Again, it doesn´t justify rape, say, but we also need to be prudent and not place ourselves in these kinds of situations as easily.

Sometimes, with robbery, it´s often a crime of opportunity, and often by letting our guard down, we place ourselves more at risk.

Some people leave their cars and houses unlocked. That´s placing ourselves at unnecessary risk in this day and age.

If we are walking out, alone, at night, in a dangerous section, we are more vulnerable.
Again, is it wrong to commit a crime? Of course. However, we need to also try not to tempt fate.

It´s like the saying, “Trust in God, but tie your camel!”

I had one friend who would leave his car, unlocked, and his watch dangling from the rearview mirror, things of that nature. Later, he’d wonder why people stole from him!

Sometimes, through our poor judgement, we increase our own risk of being harmed.
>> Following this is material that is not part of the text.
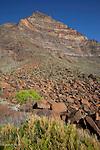 .Plage de valle Gran Rey dominé par l'impressionnant triangle du Merica (85 m).Playa de Valle Gran Rey dominated by the  mountain.Merica (850m ).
I used to take a lot of unnecessary risks, walk alone, even late at night, even in dangerous sections. Finally, I had some things happen to me, and now, I don´t do that any more.


#8

There have been even men, who have agreed to bondage, and once tied up, been, say, raped…even by a woman at the point of a weapon. I know about this, because I talked to a nurse on a college campus. She said this scenario happened more than people would think.

The nurse said some people would do these kinds of things, not realizing the danger, and even men. could…be raped…by a woman! Now, she said some people would not even believe that was even possible, but under strange circumstances, all kinds of things can happen.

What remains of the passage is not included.